Cold or warm, we are ready hot stuff!!

Post a Pick!


----------



## winger (Jul 26, 2003)

Yea post a pic mate. No pumping up, no special lighting, no professional photographer just the meat and potatoes. Double bicept, lat spread and most muscular

Oh I forgot we are talking to the future...........lol


----------



## Guest (Oct 17, 2004)

It's getting late man, come on, I'm waiting with baited breath and coc...coconuts in hand...think I got away with that


----------



## winger (Jul 26, 2003)

Insanity said:


> It's getting late man, come on, I'm waiting with baited breath and coc...coconuts in hand...think I got away with that


I would rather have a picture of that instead


----------



## John (Jun 5, 2004)

the balls dude, post some pics of the balls .

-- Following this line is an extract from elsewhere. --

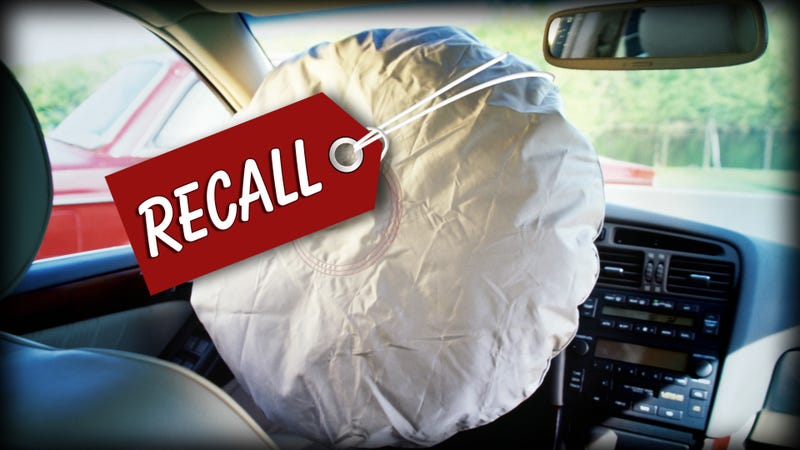 Illustration for article titled Takata airbags are seriously messing up my car buying plans! (UPDATED)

quoted by someone very funny a while back .


----------



## hackskii (Jul 27, 2003)

Dont make me post a pick of my balls

I would get laughed off this board and would have to rejoin as the future.


----------



## John (Jun 5, 2004)

I would get laughed off this board and would have to rejoin as the future. 

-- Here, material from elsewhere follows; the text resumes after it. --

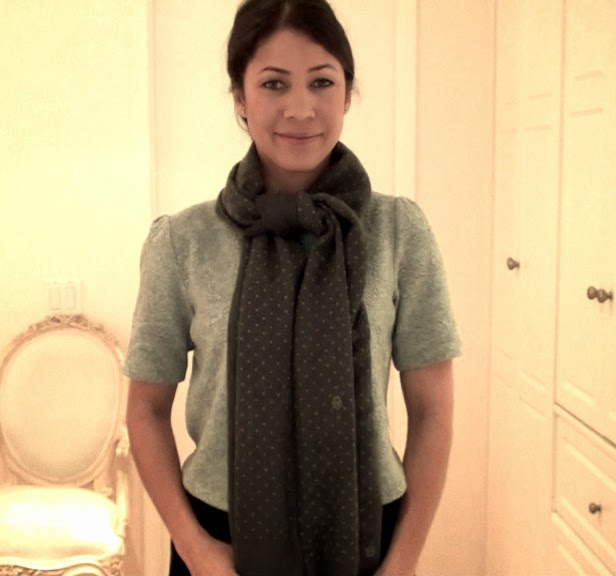 Butterfly Knot Scarf Tutorial 2 Ways The Daily Connoisseur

T hat was good , i hope he see,s that.


----------



## winger (Jul 26, 2003)

His balls or the post?


----------



## Cheater2K (Apr 3, 2003)

There on the digi cam, just need to transfer them over


----------



## Guest (Oct 18, 2004)

fcuking do it then, don't fcuking tell us that  We just want pictures, not poncy comments  I've gone erm...limp, but I'm still holding the damn thing! HAARRRR!!


----------



## John (Jun 5, 2004)

HHAAAAAAARRRRRRRR .


----------



## Cheater2K (Apr 3, 2003)

roflmao.

insanity, lol, if i find thats true, ill be down there to see u  (and no, thats not in a dirty minded way) lol


----------



## Biker (Apr 8, 2003)

how long can it take to plug a USB cable into your camera and PC... lol if you need any technical advise PM me


----------



## DB (Oct 31, 2003)

lol biker....he aint got no picks yet, he's waiting for a big guy down the gym to train so he can take some snaps of him as post it as his own!lol


----------



## ShowMe (Sep 23, 2004)

I can't wait for these pics...all the hype is raising expectations...


----------



## Cheater2K (Apr 3, 2003)

lol, im a busy guy 

and biker, yeah, i mgiht take you up on the offer, roflmao, im only an IT technical network manager


----------



## Cheater2K (Apr 3, 2003)

right, promise they will be up by the weekend  if not, well eerrmm, ill ban myself or somthing, lol


----------



## winger (Jul 26, 2003)

Cheater2K said:


> right, promise they will be up by the weekend  if not, well eerrmm, ill ban myself or somthing, lol


Well with that said I hope you dont post the pics by the weekend......lol


----------



## Cheater2K (Apr 3, 2003)

fair enough


----------



## winger (Jul 26, 2003)

Post a pic future!


----------



## Cheater2K (Apr 3, 2003)

no, im going to disapear now  you bully 

lol, ill sort them soon, when i get the time


----------



## DB (Oct 31, 2003)

rotflmao wingman!!!

u got reputation points for that beauty!!


----------



## Biker (Apr 8, 2003)

Cheater2K said:


> lol, im a busy guy
> 
> and biker, yeah, i mgiht take you up on the offer, roflmao, im only an IT technical network manager


that's only a fancy titles means **** all really, in fact it would suggest you actually do comms work and spend your life working with cables, sockets and hubs... and I'll bet that's not actually what you do...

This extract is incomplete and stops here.